Pre-built customizable application logic
With more than two dozen pre-built Hadoop Apps, InfoSphere BigInsights helps firms
quickly benefit from their big data platform. Apps include web crawling, data
import/export, data sampling, social media data collection and analysis, machine data
processing and analysis, ad hoc queries, and more. All of these Apps are shipped with full
access to their source code; serving as a launching pad to customize, extend or develop
your own. What’s more, we empower the delivery of these Apps to the enterprise; quite
simply, if you’re familiar with how you invoke and discover Apps on an iPad, then
you’ve got the notion here. We essentially allow you to set up your own ‘App Store”
where users can invoke Apps and manage their run-time, thereby flattening the
deployability costs and driving up the democratization effect. It finds another level yet!
While your core Hadoop experts and programmers can create these discrete Apps, much
like SOA, we enable power users to build their own logic by orchestrating these logic
Apps into full blown applications. For example, if you wanted to grab data from a service
such as BoardReader and merge that with some relational data, then perform a
transformation on that data and run an R script on that – it’s as easy as dragging these Apps from the Apps Palette and connecting them.
There’s also a set of solution accelerators: these are extensive toolkits with dozens of prebuilt
software artifacts that can be customized and used together to quickly build tailormade
solutions for some of the more common kinds of big data analysis.
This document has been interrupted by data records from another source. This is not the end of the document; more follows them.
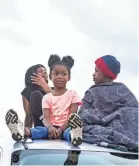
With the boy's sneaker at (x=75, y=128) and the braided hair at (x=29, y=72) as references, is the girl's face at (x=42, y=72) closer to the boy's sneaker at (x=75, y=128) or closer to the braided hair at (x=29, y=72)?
the braided hair at (x=29, y=72)

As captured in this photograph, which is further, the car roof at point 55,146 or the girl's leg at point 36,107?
the girl's leg at point 36,107

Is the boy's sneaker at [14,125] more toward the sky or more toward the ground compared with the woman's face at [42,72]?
more toward the ground

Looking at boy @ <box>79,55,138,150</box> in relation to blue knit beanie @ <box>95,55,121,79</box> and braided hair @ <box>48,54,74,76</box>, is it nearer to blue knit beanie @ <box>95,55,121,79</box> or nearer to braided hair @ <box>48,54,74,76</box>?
blue knit beanie @ <box>95,55,121,79</box>

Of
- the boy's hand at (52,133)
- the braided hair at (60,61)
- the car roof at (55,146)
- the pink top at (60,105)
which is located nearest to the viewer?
the car roof at (55,146)

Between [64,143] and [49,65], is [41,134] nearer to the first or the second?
[64,143]

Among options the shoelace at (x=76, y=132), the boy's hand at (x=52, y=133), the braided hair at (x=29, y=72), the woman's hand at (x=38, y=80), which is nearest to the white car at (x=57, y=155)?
the shoelace at (x=76, y=132)

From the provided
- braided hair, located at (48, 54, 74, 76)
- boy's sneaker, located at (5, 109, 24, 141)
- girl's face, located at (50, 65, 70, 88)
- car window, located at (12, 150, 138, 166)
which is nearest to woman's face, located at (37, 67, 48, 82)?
braided hair, located at (48, 54, 74, 76)

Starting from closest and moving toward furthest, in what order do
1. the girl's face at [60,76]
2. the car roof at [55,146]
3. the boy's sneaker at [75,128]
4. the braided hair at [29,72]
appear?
1. the car roof at [55,146]
2. the boy's sneaker at [75,128]
3. the girl's face at [60,76]
4. the braided hair at [29,72]

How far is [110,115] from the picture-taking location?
12.9ft

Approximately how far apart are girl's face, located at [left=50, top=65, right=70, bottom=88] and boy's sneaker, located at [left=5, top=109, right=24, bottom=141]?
39.1 inches

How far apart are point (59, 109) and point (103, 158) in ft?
4.30

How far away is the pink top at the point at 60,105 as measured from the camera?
4391 millimetres

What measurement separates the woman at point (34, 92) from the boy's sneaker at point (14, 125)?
51.2 inches

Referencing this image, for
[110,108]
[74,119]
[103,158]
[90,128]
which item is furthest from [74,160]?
[110,108]
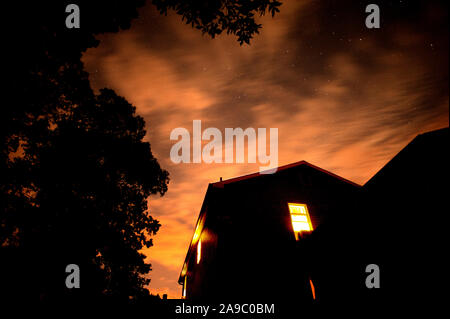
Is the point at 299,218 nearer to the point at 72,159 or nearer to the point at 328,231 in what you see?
the point at 328,231

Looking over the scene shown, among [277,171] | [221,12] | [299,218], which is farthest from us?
[277,171]

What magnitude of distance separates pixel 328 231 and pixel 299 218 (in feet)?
15.8

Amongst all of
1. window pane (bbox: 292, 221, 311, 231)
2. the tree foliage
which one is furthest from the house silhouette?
the tree foliage

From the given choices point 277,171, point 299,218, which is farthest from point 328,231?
point 277,171

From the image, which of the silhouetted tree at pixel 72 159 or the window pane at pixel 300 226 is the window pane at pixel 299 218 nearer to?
the window pane at pixel 300 226

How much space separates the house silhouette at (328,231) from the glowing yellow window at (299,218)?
0.05 metres

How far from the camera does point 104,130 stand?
461 inches

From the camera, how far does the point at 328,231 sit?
5578mm

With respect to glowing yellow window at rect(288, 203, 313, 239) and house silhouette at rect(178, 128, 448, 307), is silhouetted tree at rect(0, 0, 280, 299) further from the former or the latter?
glowing yellow window at rect(288, 203, 313, 239)

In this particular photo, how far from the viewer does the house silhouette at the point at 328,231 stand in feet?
12.0

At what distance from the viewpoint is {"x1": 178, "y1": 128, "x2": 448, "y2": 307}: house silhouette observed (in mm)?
3662

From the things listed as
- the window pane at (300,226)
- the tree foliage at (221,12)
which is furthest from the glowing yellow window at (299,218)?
the tree foliage at (221,12)
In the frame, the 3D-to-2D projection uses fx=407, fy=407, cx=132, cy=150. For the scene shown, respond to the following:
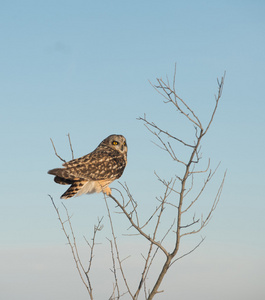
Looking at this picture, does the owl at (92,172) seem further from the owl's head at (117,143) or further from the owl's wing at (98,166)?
the owl's head at (117,143)

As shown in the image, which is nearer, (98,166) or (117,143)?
(98,166)

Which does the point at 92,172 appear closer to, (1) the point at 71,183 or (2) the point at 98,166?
(2) the point at 98,166

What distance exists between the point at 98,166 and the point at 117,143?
1.51 metres

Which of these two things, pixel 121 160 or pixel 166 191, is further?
pixel 121 160

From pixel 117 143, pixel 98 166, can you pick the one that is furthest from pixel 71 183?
pixel 117 143

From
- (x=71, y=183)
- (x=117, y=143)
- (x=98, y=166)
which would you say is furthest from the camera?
(x=117, y=143)

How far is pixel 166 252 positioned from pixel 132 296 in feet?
2.39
There is a
solution accelerator for machine data (handles data ingest, indexing and search,
sessionization of log data, and statistical analysis), social data (handles ingestion from
social sources like Twitter, analyses historical messages to build social profiles, and
provides framework for in-motion analysis based on historical profiles), and one for
telco-based CDR data.
Spreadsheet-style analysis tool
What’s the most popular BI tool in the world? Likely some form of spreadsheet software.
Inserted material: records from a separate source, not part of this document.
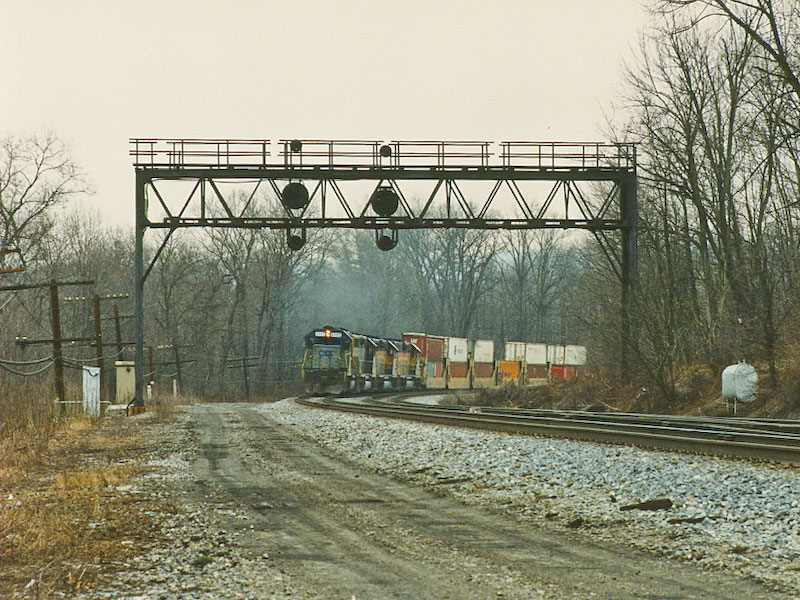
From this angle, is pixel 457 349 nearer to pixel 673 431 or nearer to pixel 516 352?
pixel 516 352

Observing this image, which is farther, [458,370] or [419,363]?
[458,370]

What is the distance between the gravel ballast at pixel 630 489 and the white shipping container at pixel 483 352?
40.7 metres

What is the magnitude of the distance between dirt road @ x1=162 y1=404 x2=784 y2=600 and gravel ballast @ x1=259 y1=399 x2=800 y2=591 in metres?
0.48

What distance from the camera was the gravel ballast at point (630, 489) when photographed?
7449 mm

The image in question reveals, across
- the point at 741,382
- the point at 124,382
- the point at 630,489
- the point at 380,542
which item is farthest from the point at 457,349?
the point at 380,542

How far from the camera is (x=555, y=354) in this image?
59344mm

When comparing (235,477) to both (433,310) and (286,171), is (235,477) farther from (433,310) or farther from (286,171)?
(433,310)

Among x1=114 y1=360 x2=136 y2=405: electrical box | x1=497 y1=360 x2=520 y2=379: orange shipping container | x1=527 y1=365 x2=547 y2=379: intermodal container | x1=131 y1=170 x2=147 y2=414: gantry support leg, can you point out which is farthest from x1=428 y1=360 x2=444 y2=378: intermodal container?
x1=131 y1=170 x2=147 y2=414: gantry support leg

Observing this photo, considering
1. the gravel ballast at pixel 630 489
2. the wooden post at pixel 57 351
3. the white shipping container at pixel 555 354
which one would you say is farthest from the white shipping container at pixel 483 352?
the gravel ballast at pixel 630 489

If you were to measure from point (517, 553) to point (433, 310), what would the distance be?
7653cm

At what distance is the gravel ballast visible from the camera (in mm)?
7449

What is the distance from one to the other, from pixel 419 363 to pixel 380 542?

So to keep business analysts and non-programmers in their comfort zone BigInsights
includes a Web-based spreadsheet-like discovery and visualization facility called
BigSheets. BigSheets lets users visually combine and explore various types of data to
identify “hidden” insights without having to understand the complexities of parallel
computing. Under the covers, it’s generating Pig jobs. BigSheets also lets you run jobs on
a sample of the data, which is really important because in the big data world, you could
be dealing with a lot of data, so why chew up that resource until you’re sure the job
you’ve created works as intended.
Advanced Text Analytics Toolkit
BigInsights helps customers analyze large volumes of documents and messages with its
built-in text-processing engine and library of context-sensitive extractors. This includes a
complete end-to-end development environment that plugs into the Eclipse IDE and offers
a perspective to build text extraction programs that run on data stored in Hadoop. In the
same manner that SQL declarative languages transformed the ability to work with
relational data, IBM has introduced the Annotated Query Language (AQL) for text
extraction, which is similar in look and feel to SQL. Using AQL and the accompanying
IDE, power users can build all kinds of text extraction processes for whatever the task is
at hand (social media analysis, classification of error messages, blog analysis, and so on).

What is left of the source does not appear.